### Written instruction 1
Decide whether each statement (a) through (c) agrees with the agreement excerpt below, answering yes or no and quoting the deciding words of the excerpt. (a) Information the receiving Party developed independently, without using Confidential Information, is excepted from the Section 9 obligations. (b) An earlier non-disclosure agreement between the Parties stays in force alongside Section 9. (c) If RDZ judges that neither modifying the Software nor obtaining a license is practical, it may terminate the affected licenses and refund the unused portion of the fees.
### Written instruction 2
In the agreement excerpt below, recast the paragraph beginning "9.2 Exceptions" as a bulleted list that keeps its main facts.
### Written instruction 3
Continue the agreement excerpt below, picking up after its final sentence.

### Extracted text
9.2 Exceptions. The receiving Party will not be obligated under this Section 9 for any information that: (i) is or becomes generally known to the public without breach of any obligation owed to the disclosing Party; (ii) was known to the receiving Party prior to its disclosure by the disclosing Party; (iii) was independently developed by the receiving Party without use of or reference to any Confidential Information or breach of any obligation owed to the disclosing Party; or (iv) is received from a Third-Party without restriction and without breach of any obligation owed to the disclosing Party.

9.3 Prior Non-Disclosure Agreement. Any existing non-disclosure agreement entered into by the Parties is hereby superseded, terminated and replaced by the terms in this Section 9, which will govern all disclosures and exchanges of Confidential Information made by the Parties previously under that agreement.

10. INDEMNIFICATION

10.1 RDZ Indemnity. RDZ shall indemnify, defend and hold Customer harmless against any and all damages finally awarded against Customer by a court of competent jurisdiction, or agreed to in a written settlement agreement signed by RDZ, arising out of any claim or lawsuit by a Third-Party against Customer (a “Claim”) to the extent such Claim alleges: that the use of the Software by Customer in accordance with the terms of this Agreement, infringes any patent, copyright or federally registered trademark, or misappropriates a trade secret of a Third-Party. If Customer’s use of the Software is enjoined or RDZ determines that such use may be enjoined, then RDZ may, at its sole option and expense, either, (a) modify the Software to be non-infringing, (b) obtain for Customer a license to continue using the Software, or (c) if neither (a) nor (b) are practical in RDZ’s sole judgment, terminate the affected Software licenses and return to Customer the unused portion of any fees paid for the affected Software. The foregoing obligations of RDZ do not apply to the extent that the alleged infringement claim (i) results from any change made or from the use or combination of the Services or any part thereof with software, hardware, data, or processed not provided by RDZ, (ii) could have been avoided by using an unaltered current version of the Software which was provided by RDZ, (iii) is based upon any information, design, specification, instruction, software, data, or material not furnished by RDZ, or any material from Customer, a Third-Party portal or other external source that is accessible to Customer within or from the Software (e.g., a Third-Party Web page accessed via a hyperlink), or (iv) does not state with specificity that the Services are the basis of the claim against the Customer.

### Information shown
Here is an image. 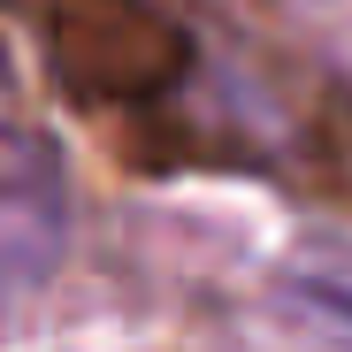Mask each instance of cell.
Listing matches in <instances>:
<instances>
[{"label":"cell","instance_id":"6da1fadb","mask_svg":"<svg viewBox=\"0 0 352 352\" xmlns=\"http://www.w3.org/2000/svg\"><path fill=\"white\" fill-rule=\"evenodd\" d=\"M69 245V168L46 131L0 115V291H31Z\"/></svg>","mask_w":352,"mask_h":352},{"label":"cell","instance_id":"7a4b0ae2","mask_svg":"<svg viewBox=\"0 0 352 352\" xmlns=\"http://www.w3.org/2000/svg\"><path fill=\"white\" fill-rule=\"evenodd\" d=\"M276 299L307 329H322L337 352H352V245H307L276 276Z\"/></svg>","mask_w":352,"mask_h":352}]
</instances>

### Expected answer 1
(a) Yes: "was independently developed by the receiving Party without use of or reference to any Confidential Information or breach of any obligation owed to the disclosing Party"
(b) No: "is hereby superseded, terminated and replaced by the terms in this Section 9"
(c) Yes: "terminate the affected Software licenses and return to Customer the unused portion of any fees paid for the affected Software"

### Expected answer 2
Under Section 9, the receiving Party has no obligation for information that:
- is or becomes generally known to the public without breach of any obligation to the disclosing Party;
- the receiving Party knew before the disclosing Party disclosed it;
- the receiving Party developed independently, without using or referring to Confidential Information and without breaching any obligation to the disclosing Party;
- the receiving Party received from a Third-Party without restriction and without breach of any obligation to the disclosing Party.

### Expected answer 3
10.2 Customer Indemnity. Customer shall: (a) defend RDZ against any Claim against RDZ to the extent the Claim results from (i) Customer Data; or (ii) Customer’s breach of Section 3.1; and (b) pay any damages awarded against RDZ for the Claim or any amounts agreed by Customer and the claimant for the settlement of the Claim.

10.3 Procedures. The Party seeking indemnity under this Section 10 (the “Indemnified Party”) must: (a) notify the other Party (the “Indemnifying Party”) promptly in writing of the Claim, specifying the nature of the Claim and such relief as is sought therein; (b) tender to the Indemnifying Party sole control of the defence or settlement of the Claim at the Indemnifying Party’s expense, provided, however, the Indemnifying Party may not settle a Claim in a manner that would have an adverse impact on the business of the Indemnified Party without receiving the prior written consent of the Indemnified Party; and (c) cooperate and, at the Indemnifying Party’s expense, assist in the defence of the Claim. The Indemnified Party will have the right to participate at its own expense in any Claim or related settlement negotiations using counsel of its own choice.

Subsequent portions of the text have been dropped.